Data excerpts
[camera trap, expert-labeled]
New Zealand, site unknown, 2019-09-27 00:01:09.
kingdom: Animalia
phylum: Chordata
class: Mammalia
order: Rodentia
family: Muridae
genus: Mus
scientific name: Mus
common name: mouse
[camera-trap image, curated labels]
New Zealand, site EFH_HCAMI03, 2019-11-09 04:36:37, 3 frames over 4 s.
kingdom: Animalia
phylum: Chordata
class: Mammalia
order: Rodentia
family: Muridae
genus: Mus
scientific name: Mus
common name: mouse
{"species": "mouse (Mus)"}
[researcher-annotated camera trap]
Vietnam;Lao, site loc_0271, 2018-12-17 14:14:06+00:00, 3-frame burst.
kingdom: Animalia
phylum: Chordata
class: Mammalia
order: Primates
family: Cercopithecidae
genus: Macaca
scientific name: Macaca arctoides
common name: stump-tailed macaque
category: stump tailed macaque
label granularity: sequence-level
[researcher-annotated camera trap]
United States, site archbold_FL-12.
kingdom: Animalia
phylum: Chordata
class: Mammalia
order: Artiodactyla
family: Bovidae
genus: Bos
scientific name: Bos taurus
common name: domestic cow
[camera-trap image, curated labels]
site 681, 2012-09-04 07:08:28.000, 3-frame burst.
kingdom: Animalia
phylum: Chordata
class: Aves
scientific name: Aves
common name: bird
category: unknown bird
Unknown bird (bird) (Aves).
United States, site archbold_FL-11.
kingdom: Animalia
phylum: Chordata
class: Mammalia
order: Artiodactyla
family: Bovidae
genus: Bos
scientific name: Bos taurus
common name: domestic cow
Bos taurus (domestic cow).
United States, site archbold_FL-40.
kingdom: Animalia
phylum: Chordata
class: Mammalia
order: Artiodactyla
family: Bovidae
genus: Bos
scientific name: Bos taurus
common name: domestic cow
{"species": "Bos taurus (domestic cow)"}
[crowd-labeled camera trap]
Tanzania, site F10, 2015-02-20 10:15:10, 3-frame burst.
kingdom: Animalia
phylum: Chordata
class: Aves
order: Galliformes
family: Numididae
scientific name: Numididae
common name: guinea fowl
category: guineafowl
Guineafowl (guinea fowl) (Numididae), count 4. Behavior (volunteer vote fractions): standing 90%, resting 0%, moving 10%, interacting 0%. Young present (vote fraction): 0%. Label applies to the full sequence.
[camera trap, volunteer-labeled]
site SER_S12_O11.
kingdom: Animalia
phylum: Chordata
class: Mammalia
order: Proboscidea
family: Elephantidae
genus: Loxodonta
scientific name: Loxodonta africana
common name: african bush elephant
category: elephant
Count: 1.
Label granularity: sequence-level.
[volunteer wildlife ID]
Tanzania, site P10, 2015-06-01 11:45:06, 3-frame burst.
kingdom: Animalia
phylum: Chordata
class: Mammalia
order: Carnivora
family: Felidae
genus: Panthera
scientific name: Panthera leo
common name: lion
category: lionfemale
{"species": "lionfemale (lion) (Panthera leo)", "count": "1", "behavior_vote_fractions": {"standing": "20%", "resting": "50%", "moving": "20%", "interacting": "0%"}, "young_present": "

• Task description
Return each line of the data where the word "labeled" appears.

• Answer
[camera trap, expert-labeled]
[crowd-labeled camera trap]
[camera trap, volunteer-labeled]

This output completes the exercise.